What is being asked: Edit the records below so that "wooden wall" is replaced by "timber wall" wherever it occurs, and keep every other character unchanged.

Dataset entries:
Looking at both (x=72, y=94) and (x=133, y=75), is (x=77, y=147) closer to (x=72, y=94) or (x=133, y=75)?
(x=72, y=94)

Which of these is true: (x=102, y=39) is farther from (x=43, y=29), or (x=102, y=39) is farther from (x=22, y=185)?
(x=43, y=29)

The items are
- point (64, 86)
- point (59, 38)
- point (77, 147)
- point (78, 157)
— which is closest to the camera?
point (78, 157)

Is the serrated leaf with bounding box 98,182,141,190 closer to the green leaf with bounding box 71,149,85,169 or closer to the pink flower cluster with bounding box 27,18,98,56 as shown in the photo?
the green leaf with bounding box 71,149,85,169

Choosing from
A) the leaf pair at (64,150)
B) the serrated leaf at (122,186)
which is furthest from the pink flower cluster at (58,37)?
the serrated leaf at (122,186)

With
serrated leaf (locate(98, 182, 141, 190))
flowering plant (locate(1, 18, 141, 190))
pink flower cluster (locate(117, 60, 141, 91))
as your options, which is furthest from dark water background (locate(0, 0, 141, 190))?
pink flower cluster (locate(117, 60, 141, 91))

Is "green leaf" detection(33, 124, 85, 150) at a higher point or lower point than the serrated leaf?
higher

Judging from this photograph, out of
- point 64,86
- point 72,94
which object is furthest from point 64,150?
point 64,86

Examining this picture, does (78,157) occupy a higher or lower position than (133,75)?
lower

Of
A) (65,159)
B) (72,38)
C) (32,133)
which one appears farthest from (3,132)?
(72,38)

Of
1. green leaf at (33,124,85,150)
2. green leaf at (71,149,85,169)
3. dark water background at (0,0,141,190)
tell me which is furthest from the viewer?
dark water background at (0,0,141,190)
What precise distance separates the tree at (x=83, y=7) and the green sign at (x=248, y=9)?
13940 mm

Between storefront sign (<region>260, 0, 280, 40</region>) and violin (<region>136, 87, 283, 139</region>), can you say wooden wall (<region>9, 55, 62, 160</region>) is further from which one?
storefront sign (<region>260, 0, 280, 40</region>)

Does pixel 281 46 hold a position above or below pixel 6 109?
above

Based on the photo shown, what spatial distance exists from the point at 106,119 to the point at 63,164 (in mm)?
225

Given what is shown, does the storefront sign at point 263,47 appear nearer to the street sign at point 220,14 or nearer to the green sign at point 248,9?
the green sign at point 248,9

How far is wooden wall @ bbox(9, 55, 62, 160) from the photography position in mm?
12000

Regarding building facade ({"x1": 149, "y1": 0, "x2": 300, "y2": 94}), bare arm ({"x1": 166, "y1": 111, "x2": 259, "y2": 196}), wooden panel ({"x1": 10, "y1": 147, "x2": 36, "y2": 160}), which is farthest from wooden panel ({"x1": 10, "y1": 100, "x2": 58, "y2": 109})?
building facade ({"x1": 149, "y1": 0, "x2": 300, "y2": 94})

Output of the exercise:
Looking at both (x=72, y=94) and (x=133, y=75), is (x=77, y=147) closer to (x=72, y=94) or (x=133, y=75)?
(x=72, y=94)

Which of these is true: (x=102, y=39) is farther from (x=43, y=29), or (x=102, y=39) is farther from (x=22, y=185)?
(x=43, y=29)

The items are
- point (64, 86)
- point (59, 38)
- point (77, 147)
- point (78, 157)
— which is closest to the camera?
point (78, 157)

Is the serrated leaf with bounding box 98,182,141,190 closer to the green leaf with bounding box 71,149,85,169 or closer to the pink flower cluster with bounding box 27,18,98,56 as shown in the photo?
the green leaf with bounding box 71,149,85,169

Choosing from
A) the leaf pair at (64,150)
B) the serrated leaf at (122,186)
which is furthest from the pink flower cluster at (58,37)?
the serrated leaf at (122,186)

With
serrated leaf (locate(98, 182, 141, 190))
flowering plant (locate(1, 18, 141, 190))
pink flower cluster (locate(117, 60, 141, 91))
as your options, which is furthest from dark water background (locate(0, 0, 141, 190))?
pink flower cluster (locate(117, 60, 141, 91))

Is "green leaf" detection(33, 124, 85, 150) at a higher point or lower point than the serrated leaf?
higher

Judging from this photograph, out of
- point 64,86
- point 72,94
which object is furthest from point 64,150?
point 64,86

Examining this picture, does (78,157) occupy a higher or lower position than (133,75)?
lower

Of
A) (65,159)
B) (72,38)
C) (32,133)
which one appears farthest from (3,132)?
(72,38)

Of
1. green leaf at (33,124,85,150)
2. green leaf at (71,149,85,169)
3. dark water background at (0,0,141,190)
tell me which is furthest from the viewer?
dark water background at (0,0,141,190)
What precise distance separates the tree at (x=83, y=7) and the green sign at (x=248, y=9)?
13940 mm

Between storefront sign (<region>260, 0, 280, 40</region>) and violin (<region>136, 87, 283, 139</region>), can you say timber wall (<region>9, 55, 62, 160</region>) is further from which one?
storefront sign (<region>260, 0, 280, 40</region>)

Does pixel 281 46 hold a position above or below pixel 6 109?
above

Based on the photo shown, what spatial distance exists from the point at 106,119 to the point at 63,164 (in mm)?
225

Given what is shown, does the storefront sign at point 263,47 appear nearer to the street sign at point 220,14 or nearer to the green sign at point 248,9?
the green sign at point 248,9

How far is timber wall @ bbox(9, 55, 62, 160) from the photography position in mm?
12000

Regarding building facade ({"x1": 149, "y1": 0, "x2": 300, "y2": 94}), bare arm ({"x1": 166, "y1": 111, "x2": 259, "y2": 196}), wooden panel ({"x1": 10, "y1": 147, "x2": 36, "y2": 160}), which is farthest from wooden panel ({"x1": 10, "y1": 100, "x2": 58, "y2": 109})?
building facade ({"x1": 149, "y1": 0, "x2": 300, "y2": 94})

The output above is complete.